PAGE EXCERPT:
-- -- --
What CX leaders can learn from contact centre managersby
Contact centre managers have tackled some of the challenges – and realised some of the opportunities – that are commonly talked about today in customer experience circles.
There’s no question that customer experience as a recognised business discipline continues to gain traction around the world.
Over the past decade, CX consultants, practitioners and associations have identified competencies and practices for success – such as those established by the CXPA in their CCXP Certification programme. And the public relations buzz around CX isn’t too bad either.
Conferences, whitepapers, training providers have all expanded around the topic. As a good friend said to me, it seems like everybody is a CX expert these days. And everyone is looking for the (right) answers to to achieve their CX ambitions.
But wait. Are the opportunities and challenges presented by CX all new? Or are there some CX lessons we can learn by examining past work done in successful contact centres?
As you’ll see, I think there are.
Your friendly neighbourhood contact centre manager
I came to CX through the contact centre industry. And I couldn’t have asked for a better path.
That’s because great contact centre managers have tackled some of the challenges – and realised some of the opportunities – that are talked about today in CX forums.
Sure, the contact centre is a subset of CX. And yes, contact centre managers who rebrand themselves as customer experience managers – with no significant change in functional responsibilities – cloud the full meaning of CX. But successful contact centre managers have navigated (for years in some cases) some of the things we talk about in CX today.
So if you’re after some answers to some of your burning CX questions, I’d consider talking to my contact centre people.
Here are some examples.
Example #1 – Are you a cost centre or are you a profit centre?
For you contact centre folks out there – did that header just make you shudder? I’m with you on that.
One of the most discussed topics over the past two decades has been whether the contact centre is primarily a bottomless money pit or a strategic function that delivers value.
To shift the organisational discussion away from the cost-centre mentality, I think successful contact centre managers have been able to:
- Prove the centre’s impact on customer satisfaction and related loyalty metrics.
- Present logical business cases to senior management in the language of numbers and outcomes.
- Provide useful business intelligence to other departments and functions.
For CX folks, does any of this sound familiar? It should.
Because in CX we have to make the connection to ROI. We can’t rollout CX because we think it’s a moral imperative – an approach doomed to fail. We have the obligation to link our CX efforts to improved organizational results – based on the metrics that matter most to us.
-- -- --
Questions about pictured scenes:
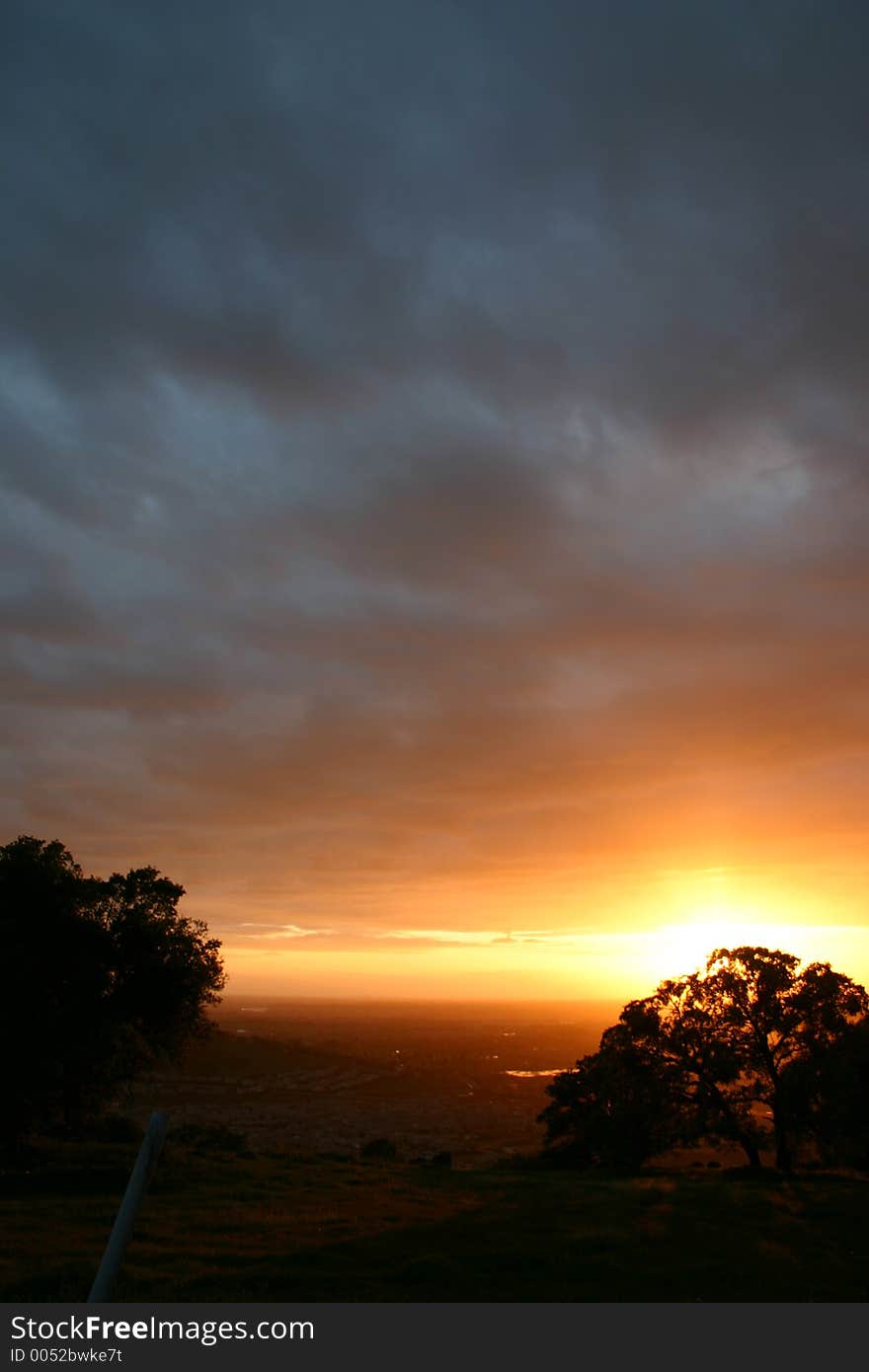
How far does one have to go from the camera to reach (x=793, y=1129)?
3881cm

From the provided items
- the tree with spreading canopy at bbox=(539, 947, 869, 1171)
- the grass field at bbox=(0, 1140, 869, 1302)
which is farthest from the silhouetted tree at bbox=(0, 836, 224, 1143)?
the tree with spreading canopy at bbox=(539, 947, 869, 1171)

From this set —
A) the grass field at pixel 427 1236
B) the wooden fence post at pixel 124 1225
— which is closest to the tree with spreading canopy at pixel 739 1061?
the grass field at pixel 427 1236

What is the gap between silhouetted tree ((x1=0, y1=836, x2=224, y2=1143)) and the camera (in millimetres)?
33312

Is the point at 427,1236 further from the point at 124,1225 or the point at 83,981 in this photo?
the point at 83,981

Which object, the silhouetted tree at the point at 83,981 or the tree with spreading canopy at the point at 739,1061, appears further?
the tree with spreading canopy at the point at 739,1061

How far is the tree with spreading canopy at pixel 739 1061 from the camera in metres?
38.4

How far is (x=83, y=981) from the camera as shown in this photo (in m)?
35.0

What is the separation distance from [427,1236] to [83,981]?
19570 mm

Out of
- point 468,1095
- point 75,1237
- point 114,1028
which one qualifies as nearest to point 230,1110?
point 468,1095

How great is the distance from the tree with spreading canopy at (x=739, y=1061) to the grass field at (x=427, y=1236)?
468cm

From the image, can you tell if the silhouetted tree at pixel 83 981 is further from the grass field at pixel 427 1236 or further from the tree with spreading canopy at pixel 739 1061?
-- -- --
PROBLEMS:
**A.** Transcribe the customer experience article from "Conferences, whitepapers, training" up to and including "their CX ambitions.".
**B.** Write the next part of the customer experience article, picking up after its last sentence.

TASK-BY-TASK RESULTS:
**A.**
Conferences, whitepapers, training providers have all expanded around the topic. As a good friend said to me, it seems like everybody is a CX expert these days. And everyone is looking for the (right) answers to to achieve their CX ambitions.

**B.**
So if you’re working on CX ROI, it’s worth checking in with successful contact centre managers to see what strategies they used to demonstrate contact centre ROI – and shift mindset away from ‘cost centre’.
Example #2 – Got a service culture?
Nobody goes to school to work in a contact centre. And that means a lot of bright and often very young folks end up working in the centre without prior experience or know-how.
So every centre faces the need to transform raw human potential into industry professionals who have great conversations with customers. And that usually has to be done quickly – within months, sometimes even weeks.
To achieve that relentless focus on service requires strong culture building practices. Because you can’t mandate culture.
I’ve seen the best centre management do the following:
- Develop a service delivery vision to help everyone understand what kind of service we deliver around here.
- Select and define a focused set of principles that guide decisions about the behaviours we exhibit with customers and each other.
- Ensure regular and frequent sharing of successes (and misses) with regard to customer interactions – because storytelling & rituals are always a big part of culture.
In CX you need to build a customer-centric culture. That marvelous CX transformation won’t happen without it. But at the organizational level a culture transformation will take 3-5 years to succeed. Assuming that it’s successful at all!
So if you want some lessons on how to build and even accelerate a customer-centric culture – talk to your successful contact centre manager. They’ve been cracking this code for years.
Example # 3 – Oh baby, don’t leave me this way
Attrition. That word encapsulates what happens when contact centres fail to provide meaningful work and opportunities for their Team Members.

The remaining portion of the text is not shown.